TASK ITEM: Starting at the line that has "35 Violet Street, West Perth WA 6005" and stopping after the line that has "Chico Sexy Y", reproduce the listing below exactly; omit everything else.

RECORD EXCERPTS:
= = = = = = =
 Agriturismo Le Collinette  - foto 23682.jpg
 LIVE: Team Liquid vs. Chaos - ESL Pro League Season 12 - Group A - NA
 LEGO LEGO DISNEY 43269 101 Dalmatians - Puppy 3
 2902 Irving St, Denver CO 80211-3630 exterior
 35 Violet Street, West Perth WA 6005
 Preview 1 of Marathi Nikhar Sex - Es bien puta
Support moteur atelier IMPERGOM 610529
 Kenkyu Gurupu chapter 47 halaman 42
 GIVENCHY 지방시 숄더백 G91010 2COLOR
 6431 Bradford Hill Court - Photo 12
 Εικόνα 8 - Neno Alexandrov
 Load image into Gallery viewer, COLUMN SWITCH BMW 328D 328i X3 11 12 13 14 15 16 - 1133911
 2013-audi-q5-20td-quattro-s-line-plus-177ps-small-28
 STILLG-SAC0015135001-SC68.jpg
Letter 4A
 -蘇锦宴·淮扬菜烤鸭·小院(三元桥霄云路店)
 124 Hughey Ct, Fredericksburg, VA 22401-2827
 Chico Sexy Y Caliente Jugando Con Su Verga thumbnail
= = = = = = =
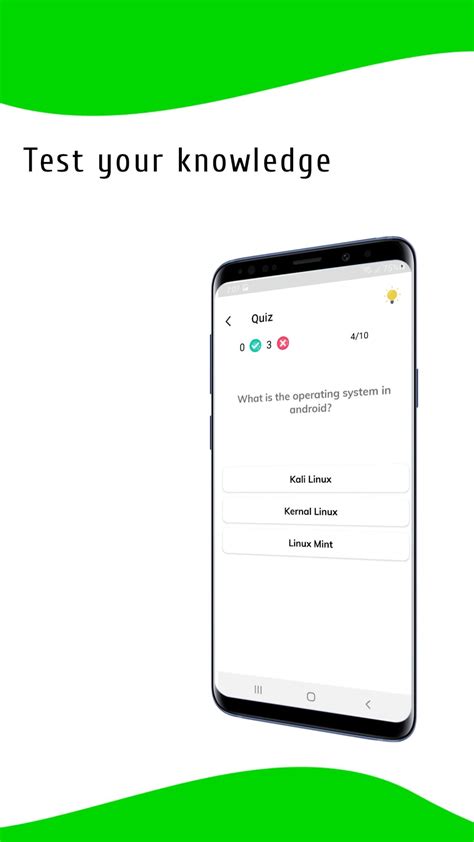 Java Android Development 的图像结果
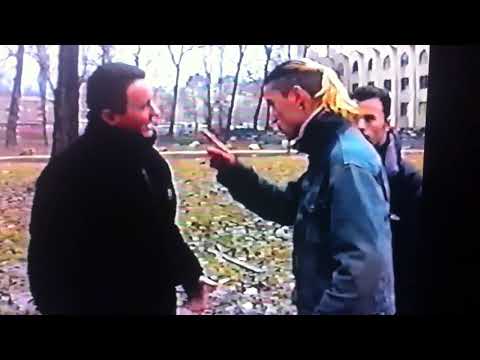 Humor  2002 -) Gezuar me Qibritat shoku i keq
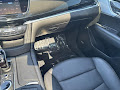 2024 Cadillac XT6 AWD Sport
= = = = = = =
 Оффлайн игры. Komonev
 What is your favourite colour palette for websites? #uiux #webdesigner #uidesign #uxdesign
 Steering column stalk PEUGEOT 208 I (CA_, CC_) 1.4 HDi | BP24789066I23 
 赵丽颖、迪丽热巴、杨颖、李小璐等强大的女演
= = = = = = =
REPLY TO THE EXERCISE:
 35 Violet Street, West Perth WA 6005
 Preview 1 of Marathi Nikhar Sex - Es bien puta
Support moteur atelier IMPERGOM 610529
 Kenkyu Gurupu chapter 47 halaman 42
 GIVENCHY 지방시 숄더백 G91010 2COLOR
 6431 Bradford Hill Court - Photo 12
 Εικόνα 8 - Neno Alexandrov
 Load image into Gallery viewer, COLUMN SWITCH BMW 328D 328i X3 11 12 13 14 15 16 - 1133911
 2013-audi-q5-20td-quattro-s-line-plus-177ps-small-28
 STILLG-SAC0015135001-SC68.jpg
Letter 4A
 -蘇锦宴·淮扬菜烤鸭·小院(三元桥霄云路店)
 124 Hughey Ct, Fredericksburg, VA 22401-2827
 Chico Sexy Y Caliente Jugando Con Su Verga thumbnail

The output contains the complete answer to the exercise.